WORK INSTRUCTION -
Could you reproduce the entries exactly, omitting every picture?

──────── INPUT DATA ────────

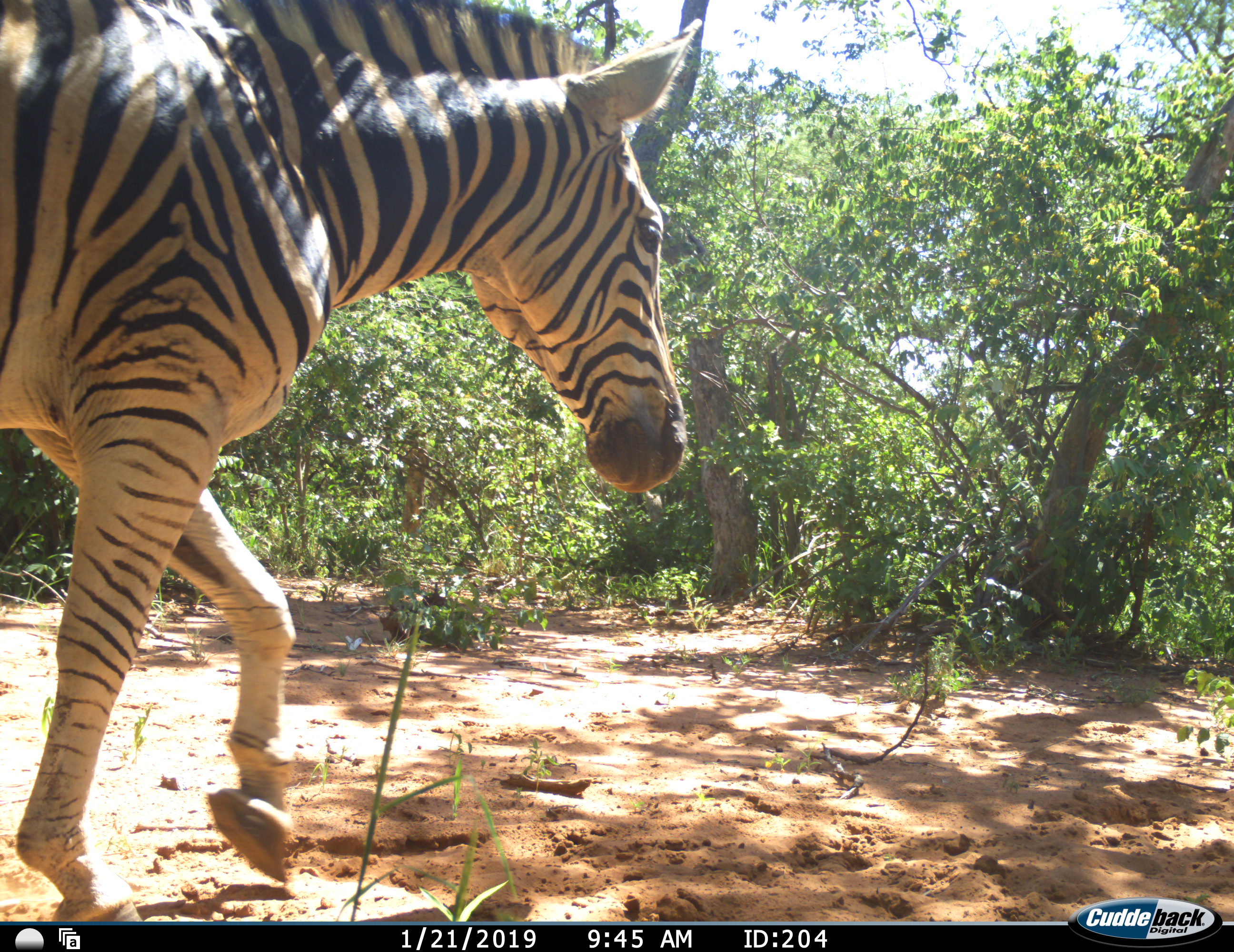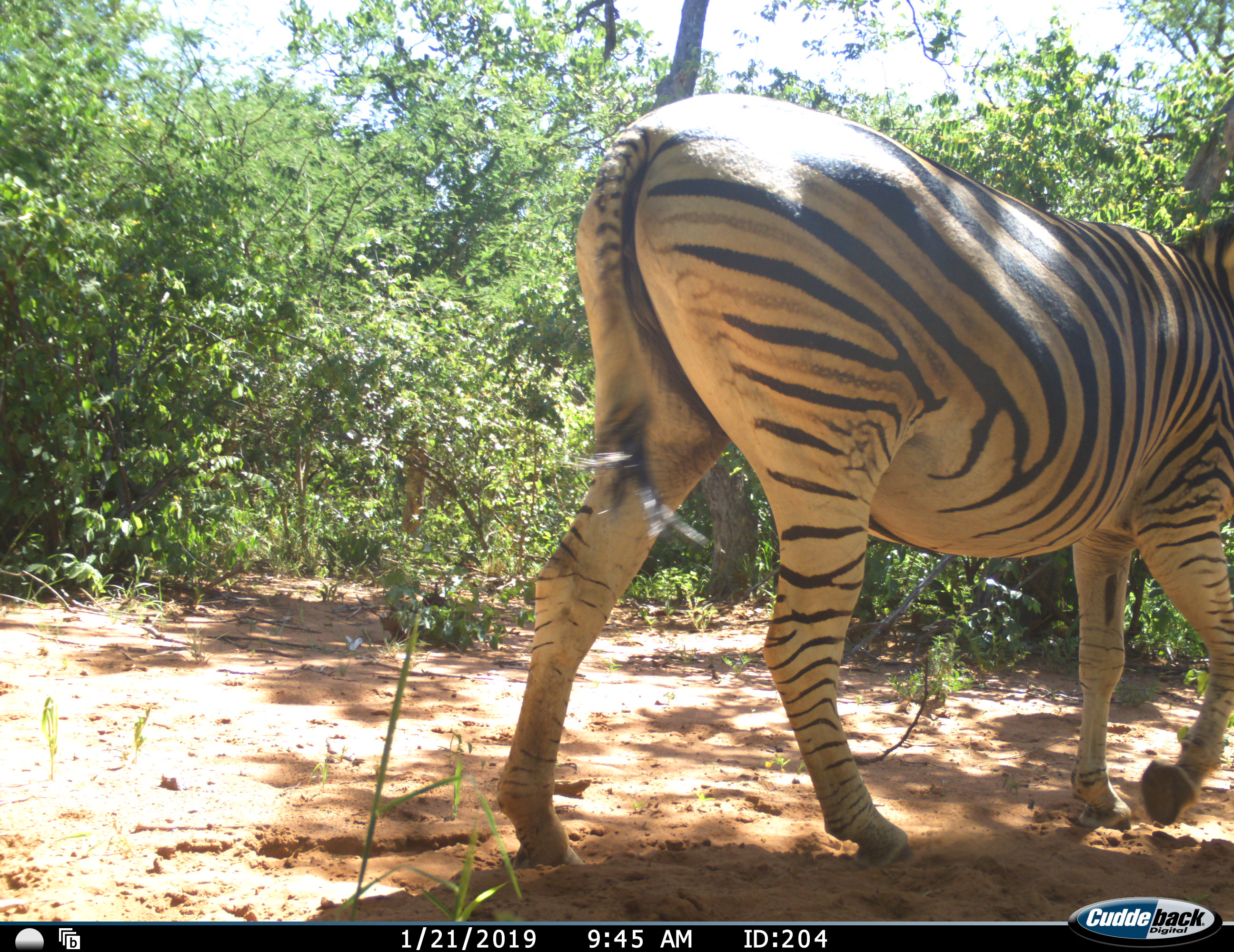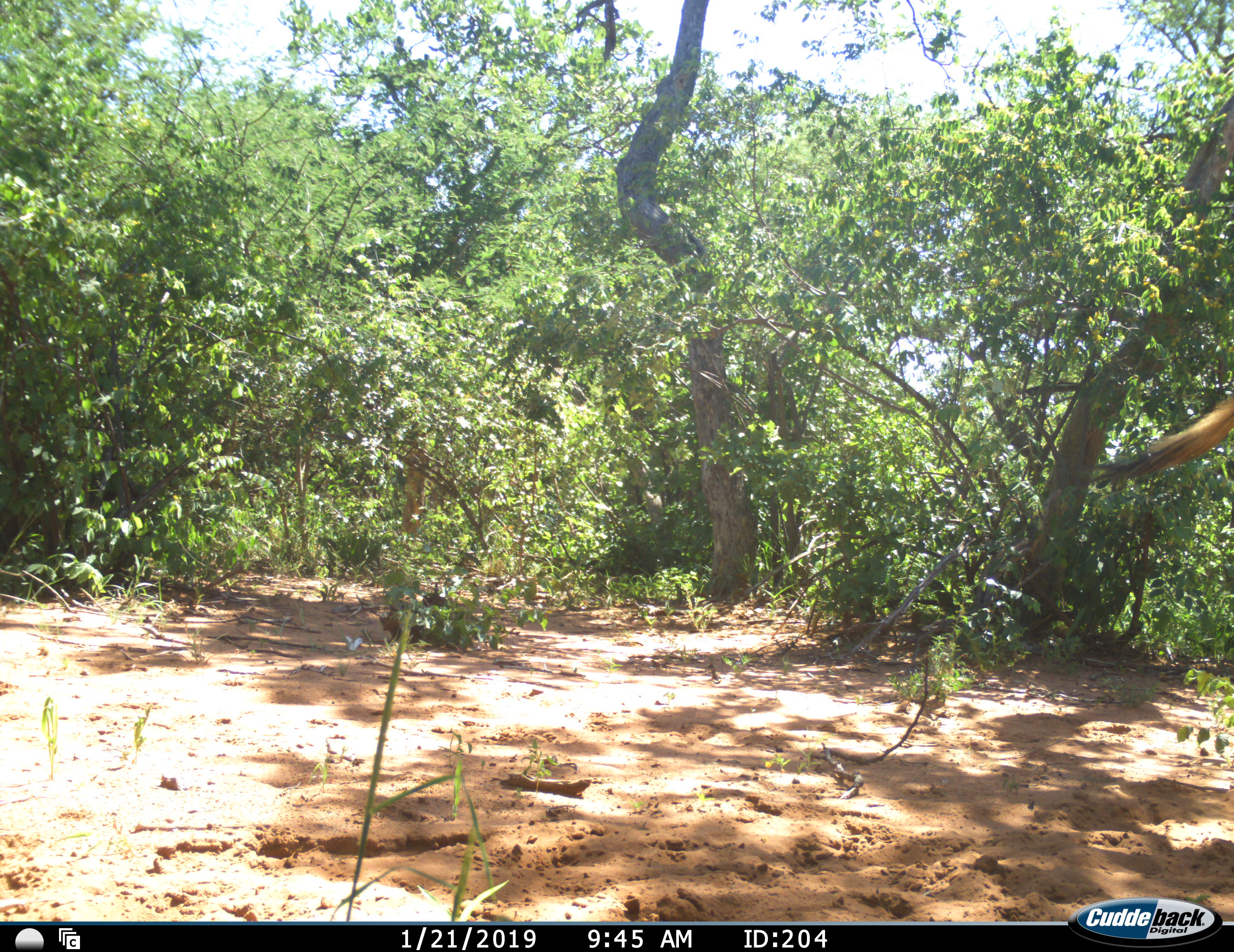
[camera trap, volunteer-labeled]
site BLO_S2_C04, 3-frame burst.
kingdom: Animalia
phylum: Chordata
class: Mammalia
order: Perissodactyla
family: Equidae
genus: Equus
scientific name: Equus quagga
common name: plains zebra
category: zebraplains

────────

SOLUTION FOR THIS PROBLEM -
[camera trap, volunteer-labeled]
site BLO_S2_C04, 3-frame burst.
kingdom: Animalia
phylum: Chordata
class: Mammalia
order: Perissodactyla
family: Equidae
genus: Equus
scientific name: Equus quagga
common name: plains zebra
category: zebraplains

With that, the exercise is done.